It's Christmas night.

The midnight hour has chimed and I should be asleep, but I'm awake. I'm
kept awake by one stunning thought. The world was different this week.
It was temporarily transformed.

The magical dust of Christmas glittered on the cheeks of humanity ever
so briefly, reminding us of what is worth having and what we were
intended to be. We forgot our compulsion with winning, wooing, and
warring. We put away our ladders and ledgers, we hung up our stopwatches
and weapons. We stepped off our race tracks and roller coasters and
looked outward toward the star of Bethlehem. It's the season to be jolly
because, more than at any other time, we think of him. More than in any
other season, his name is on our lips.

And the result? For a few precious hours our heavenly yearnings
intermesh and we become a chorus. A ragtag chorus of longshoremen,
Boston lawyers, illegal immigrants, housewives, and a thousand other
peculiar persons who are banking that Bethlehem's mystery is in reality,
a reality. "Come and behold him" we sing, stirring even the sleepiest of
shepherds and pointing them toward the Christ-child.

For a few precious hours, he is beheld. Christ the Lord. Those who pass
the year without seeing him, suddenly see him. People who have been
accustomed to using his name in vain, pause to use it in praise. Eyes,
now free of the blinders of self, marvel at his majesty.

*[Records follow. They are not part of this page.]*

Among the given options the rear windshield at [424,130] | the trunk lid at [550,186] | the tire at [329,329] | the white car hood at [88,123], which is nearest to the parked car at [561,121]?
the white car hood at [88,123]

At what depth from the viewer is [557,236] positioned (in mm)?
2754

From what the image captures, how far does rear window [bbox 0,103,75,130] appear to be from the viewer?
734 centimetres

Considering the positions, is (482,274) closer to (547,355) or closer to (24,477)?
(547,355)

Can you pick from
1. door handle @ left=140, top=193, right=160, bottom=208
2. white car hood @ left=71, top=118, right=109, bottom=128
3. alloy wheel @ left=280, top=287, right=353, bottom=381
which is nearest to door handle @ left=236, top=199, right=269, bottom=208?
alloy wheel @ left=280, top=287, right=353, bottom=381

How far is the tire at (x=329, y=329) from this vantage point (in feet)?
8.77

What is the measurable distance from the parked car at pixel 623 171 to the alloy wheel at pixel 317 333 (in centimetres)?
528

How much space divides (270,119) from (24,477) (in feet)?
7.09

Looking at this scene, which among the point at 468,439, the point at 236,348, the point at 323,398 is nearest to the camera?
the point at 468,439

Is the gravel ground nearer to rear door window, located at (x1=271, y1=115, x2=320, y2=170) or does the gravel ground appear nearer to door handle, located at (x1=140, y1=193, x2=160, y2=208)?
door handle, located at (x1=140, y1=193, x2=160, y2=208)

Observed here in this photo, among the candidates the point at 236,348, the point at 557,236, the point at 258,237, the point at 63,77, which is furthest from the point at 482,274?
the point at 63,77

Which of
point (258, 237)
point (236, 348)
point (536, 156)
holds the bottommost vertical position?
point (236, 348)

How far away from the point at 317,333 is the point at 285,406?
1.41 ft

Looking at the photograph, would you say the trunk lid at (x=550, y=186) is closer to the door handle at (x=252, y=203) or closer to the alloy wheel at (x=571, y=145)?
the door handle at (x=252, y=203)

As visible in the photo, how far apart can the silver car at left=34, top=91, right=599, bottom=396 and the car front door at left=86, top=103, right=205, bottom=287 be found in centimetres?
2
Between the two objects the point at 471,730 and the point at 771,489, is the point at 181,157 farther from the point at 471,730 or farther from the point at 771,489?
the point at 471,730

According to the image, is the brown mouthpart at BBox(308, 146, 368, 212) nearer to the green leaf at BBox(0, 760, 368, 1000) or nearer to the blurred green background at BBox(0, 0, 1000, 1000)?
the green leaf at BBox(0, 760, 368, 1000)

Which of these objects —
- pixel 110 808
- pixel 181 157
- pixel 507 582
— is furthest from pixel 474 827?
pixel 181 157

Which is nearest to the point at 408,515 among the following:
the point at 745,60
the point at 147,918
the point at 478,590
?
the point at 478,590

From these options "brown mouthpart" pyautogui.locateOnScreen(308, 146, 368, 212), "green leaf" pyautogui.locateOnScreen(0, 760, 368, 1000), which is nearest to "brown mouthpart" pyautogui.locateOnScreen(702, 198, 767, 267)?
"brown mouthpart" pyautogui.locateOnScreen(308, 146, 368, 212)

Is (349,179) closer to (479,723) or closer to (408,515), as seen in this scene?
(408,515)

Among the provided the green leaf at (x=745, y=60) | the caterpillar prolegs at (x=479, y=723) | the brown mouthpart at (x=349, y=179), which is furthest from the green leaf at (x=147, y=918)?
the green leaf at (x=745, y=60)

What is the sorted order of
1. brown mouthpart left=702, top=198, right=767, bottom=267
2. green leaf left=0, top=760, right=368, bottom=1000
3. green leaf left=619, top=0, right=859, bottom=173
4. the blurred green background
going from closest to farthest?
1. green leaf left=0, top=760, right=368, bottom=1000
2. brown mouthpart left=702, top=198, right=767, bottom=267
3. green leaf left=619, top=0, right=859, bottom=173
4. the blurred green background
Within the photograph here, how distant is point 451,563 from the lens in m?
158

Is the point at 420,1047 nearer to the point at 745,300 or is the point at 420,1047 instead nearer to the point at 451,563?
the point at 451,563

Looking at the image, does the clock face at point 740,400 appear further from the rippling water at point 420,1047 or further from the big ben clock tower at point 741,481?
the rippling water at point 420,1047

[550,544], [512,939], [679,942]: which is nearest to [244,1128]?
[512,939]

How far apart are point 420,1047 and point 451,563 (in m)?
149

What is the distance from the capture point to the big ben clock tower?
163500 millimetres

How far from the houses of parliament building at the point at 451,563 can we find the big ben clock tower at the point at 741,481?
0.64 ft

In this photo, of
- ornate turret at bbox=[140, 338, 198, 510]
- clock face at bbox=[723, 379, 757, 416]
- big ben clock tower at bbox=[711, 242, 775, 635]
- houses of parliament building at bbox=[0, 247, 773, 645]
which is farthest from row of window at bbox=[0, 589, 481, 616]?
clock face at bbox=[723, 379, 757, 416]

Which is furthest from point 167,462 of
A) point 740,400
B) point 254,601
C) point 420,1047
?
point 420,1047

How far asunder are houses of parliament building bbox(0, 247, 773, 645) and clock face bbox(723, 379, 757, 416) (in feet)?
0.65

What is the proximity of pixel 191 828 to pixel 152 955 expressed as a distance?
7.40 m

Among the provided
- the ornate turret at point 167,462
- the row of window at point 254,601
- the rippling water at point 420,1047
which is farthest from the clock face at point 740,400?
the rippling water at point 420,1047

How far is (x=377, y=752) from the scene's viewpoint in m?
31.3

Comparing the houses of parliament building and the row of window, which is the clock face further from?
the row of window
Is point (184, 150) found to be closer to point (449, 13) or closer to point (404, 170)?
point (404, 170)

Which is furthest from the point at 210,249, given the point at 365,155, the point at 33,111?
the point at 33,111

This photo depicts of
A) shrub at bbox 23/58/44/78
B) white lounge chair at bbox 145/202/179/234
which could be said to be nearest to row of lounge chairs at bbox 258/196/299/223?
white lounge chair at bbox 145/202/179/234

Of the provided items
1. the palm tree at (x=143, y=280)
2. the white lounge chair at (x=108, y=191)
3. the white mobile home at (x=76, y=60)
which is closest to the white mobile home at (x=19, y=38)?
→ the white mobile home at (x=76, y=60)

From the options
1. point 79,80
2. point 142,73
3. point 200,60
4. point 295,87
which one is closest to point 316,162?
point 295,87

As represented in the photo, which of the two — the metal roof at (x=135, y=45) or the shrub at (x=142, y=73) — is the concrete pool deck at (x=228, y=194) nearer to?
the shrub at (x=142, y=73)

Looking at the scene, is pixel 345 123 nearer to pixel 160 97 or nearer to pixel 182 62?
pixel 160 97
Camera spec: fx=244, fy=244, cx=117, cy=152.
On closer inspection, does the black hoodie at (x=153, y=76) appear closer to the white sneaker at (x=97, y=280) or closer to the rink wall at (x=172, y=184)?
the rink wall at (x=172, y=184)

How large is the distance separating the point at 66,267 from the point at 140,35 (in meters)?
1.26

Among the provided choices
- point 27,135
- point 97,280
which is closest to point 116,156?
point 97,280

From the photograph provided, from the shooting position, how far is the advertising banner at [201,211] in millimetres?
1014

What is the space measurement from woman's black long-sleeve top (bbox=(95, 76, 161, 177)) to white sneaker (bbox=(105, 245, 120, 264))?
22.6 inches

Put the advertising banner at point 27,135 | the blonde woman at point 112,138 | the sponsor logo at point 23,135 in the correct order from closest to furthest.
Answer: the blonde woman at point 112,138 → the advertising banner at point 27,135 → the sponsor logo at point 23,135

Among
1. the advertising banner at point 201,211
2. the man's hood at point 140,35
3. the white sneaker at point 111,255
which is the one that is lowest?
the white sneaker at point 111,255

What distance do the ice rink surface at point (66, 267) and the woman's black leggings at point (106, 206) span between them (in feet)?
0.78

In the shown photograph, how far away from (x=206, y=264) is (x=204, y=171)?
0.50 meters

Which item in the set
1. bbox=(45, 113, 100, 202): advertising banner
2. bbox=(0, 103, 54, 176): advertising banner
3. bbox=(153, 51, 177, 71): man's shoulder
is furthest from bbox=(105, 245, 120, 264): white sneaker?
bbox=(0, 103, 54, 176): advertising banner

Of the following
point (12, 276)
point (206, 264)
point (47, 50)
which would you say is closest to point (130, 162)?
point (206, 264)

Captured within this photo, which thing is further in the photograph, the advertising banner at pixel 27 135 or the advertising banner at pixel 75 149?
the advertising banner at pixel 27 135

All of a sudden he's everywhere.

In a few hours the cleanup will begin-lights will come down, trees will
be thrown out. Size 36 will be exchanged for size 40, eggnog will be on
sale for half price. Soon life will be normal again. December's
generosity will become January's payments and the magic will begin to
fade. But for the moment, the magic is still in the air. Maybe that's
why I'm still awake.

I want to savor the spirit just a bit more. I want to pray that those who beheld him today will look for him next August. And I can't help but linger on one fanciful thought: If he can do so much with such timid prayers lamely offered in December, how much more could he do if we thought of him every day?